### EXERCISE DETAILS
Per the post on carving SQLite databases below, why is recovering these databases from unallocated clusters difficult?

### PROVIDED TEXT
[Start of Attachment]
Wednesday, 27 April 2011

Carving SQLite databases from unallocated clusters

Have you missed me?

Background
Carving SQLite databases from unallocated clusters is problematic because although these types of database have a header, there is no footer and the length of the file is not normally stored within the file either. Given that SQLite databases are used by so many programs now (e.g.Firefox, Google Chrome and numerous Mac OSX and IoS applications) to store data of forensic interest it would be useful to recover them from unallocated clusters. I am aware that there has been some comment in this area within our industry blogs and forums. A paper entitled Forensic analysis of the Firefox 3 Internet history and recovery of deleted SQLite records written by Murilo Tito Pereira became available in 2009 (at a cost) but my interest was piqued more recently when Rasmus Riis (who I believe works for Law Enforcement in Denmark) posted an enscript he had written - Chrome SQlite db finder v1.4 to Guidance Software's enscript download center. Rasmus Riis's approach to carving SQLite files used by Google Chrome is to identify the header and then carry out additional checking throughout the file for known values within page headers. I had mixed results using this enscript and also wondered whether it could be adapted to search for other SQLite databases, in particular the SMS.db used by the iPhone. So as a result I took a closer look at the problem.
[End of Attachment]
### DATASET EXCERPT
[Start of Attachment]
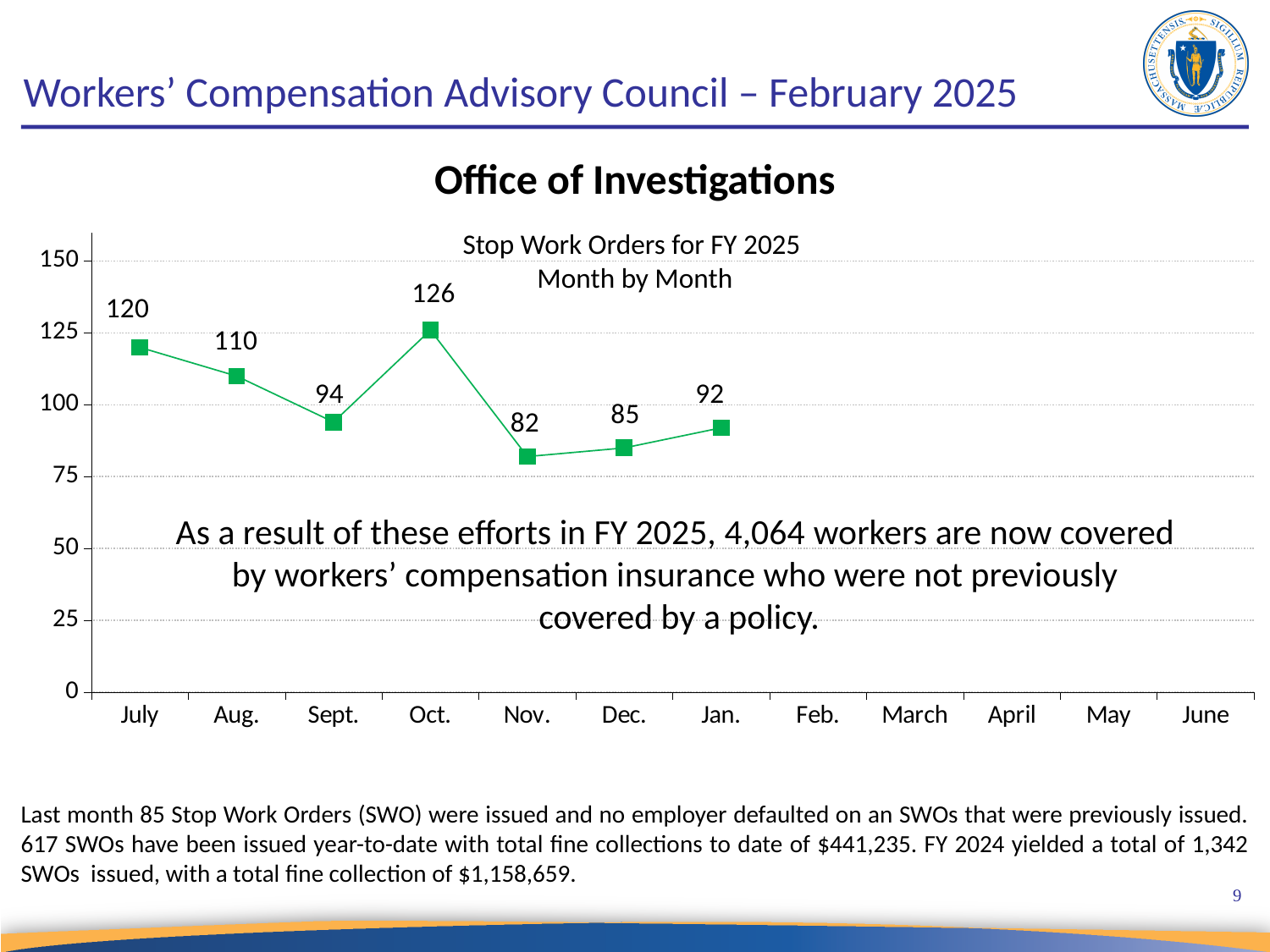
What kind of chart is shown on the slide? line chart Which month has more Stop Work Orders, September or January? Sept. What is the difference between the Stop Work Orders in October and in November? 44 How many months have a plotted data point on the chart? 7 Which month has the highest number of Stop Work Orders? Oct. Which month has the lowest number of Stop Work Orders? Nov. What is the difference between the Stop Work Orders in July and in August? 10 What is the number of Stop Work Orders for October? 126 Is the value for December greater or less than 100? less What is the number of Stop Work Orders for July? 120 What is the title of the chart? Stop Work Orders for FY 2025 Month by Month What is the number of Stop Work Orders for November? 82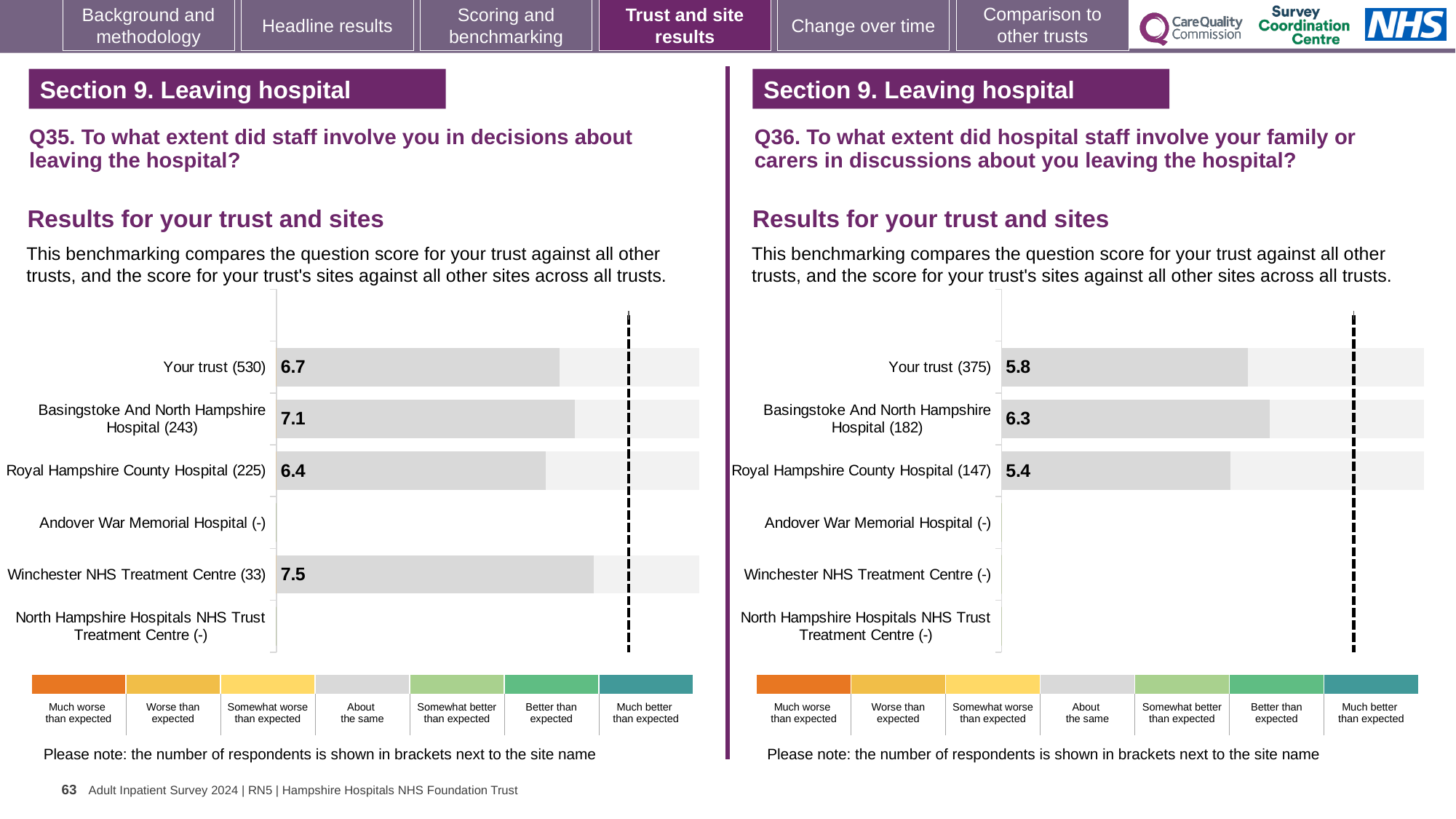
On the Q36 chart (right), what is the difference between the scores for Basingstoke And North Hampshire Hospital (182) and Your trust (375)? 0.5 On the Q35 chart (left), which site with a score shown has the lowest score? Royal Hampshire County Hospital (225) On the Q35 chart (left), which site has the highest score? Winchester NHS Treatment Centre (33) What kind of chart is the Q36 chart (right)? Bar chart On the Q35 chart (left), what is the score for Winchester NHS Treatment Centre (33)? 7.5 On the Q36 chart (right), what is the score for Your trust (375)? 5.8 On the Q35 chart (left), what is the difference between the scores for Basingstoke And North Hampshire Hospital (243) and Royal Hampshire County Hospital (225)? 0.7 On the Q36 chart (right), what is the score for Royal Hampshire County Hospital (147)? 5.4 On the Q36 chart (right), which is larger: the score for Your trust (375) or for Basingstoke And North Hampshire Hospital (182)? Basingstoke And North Hampshire Hospital (182) How many site/trust categories are listed on the Q35 chart (left)? 6 On the Q35 chart (left), what is the score for Your trust (530)? 6.7 On the Q36 chart (right), which site has the highest score? Basingstoke And North Hampshire Hospital (182)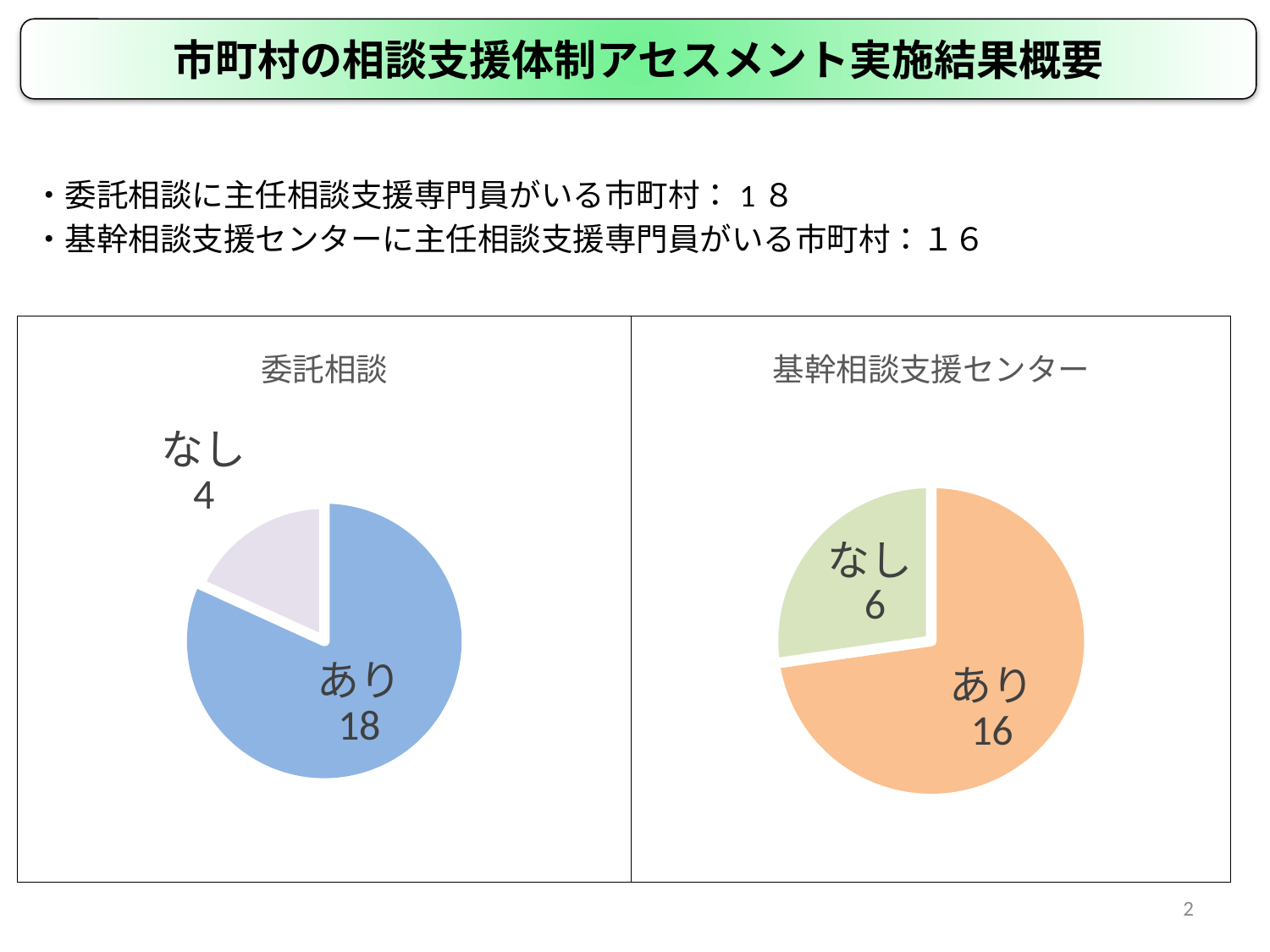
In the 委託相談 pie chart, which slice is the largest? あり What kind of chart is the 基幹相談支援センター chart? pie chart In the 基幹相談支援センター pie chart, what is the difference between あり and なし? 10 Which is larger: なし in the 委託相談 chart or なし in the 基幹相談支援センター chart? なし in the 基幹相談支援センター chart In the 委託相談 pie chart, what is the value for なし? 4 In the 基幹相談支援センター pie chart, what is the value for あり? 16 How many slices does the 委託相談 pie chart have? 2 What is the title of the chart on the left side of the slide? 委託相談 In the 委託相談 pie chart, what is the difference between あり and なし? 14 In the 基幹相談支援センター pie chart, which slice is the smallest? なし In the 基幹相談支援センター pie chart, what is the value for なし? 6 In the 委託相談 pie chart, what is the value for あり? 18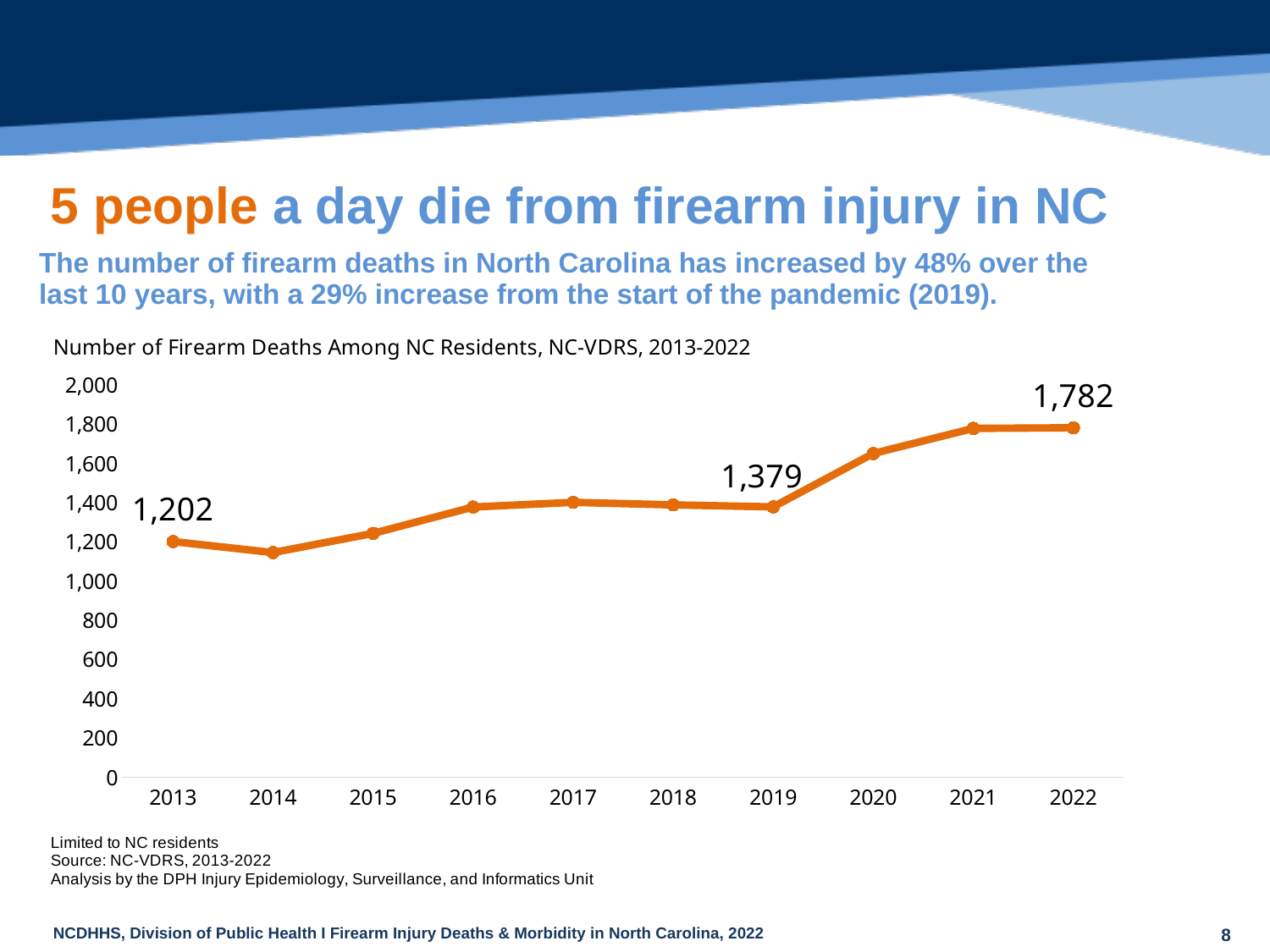
Which year had more firearm deaths, 2013 or 2019? 2019 Do the values generally rise or fall from 2013 to 2022? Rise What is the difference between the number of firearm deaths in 2022 and in 2019? 403 How many years are plotted on the chart? 10 Is the value for 2020 greater or less than 1,600? greater Which year has the lowest number of firearm deaths? 2014 What type of chart is shown on the slide? Line chart What is the number of firearm deaths among NC residents in 2022? 1,782 What is the number of firearm deaths among NC residents in 2013? 1,202 What is the difference between the number of firearm deaths in 2022 and in 2013? 580 What is the number of firearm deaths among NC residents in 2019? 1,379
[End of Attachment]
### TASK OUTPUT
SQLite databases have a header but no footer, and the file length is not normally stored within the file.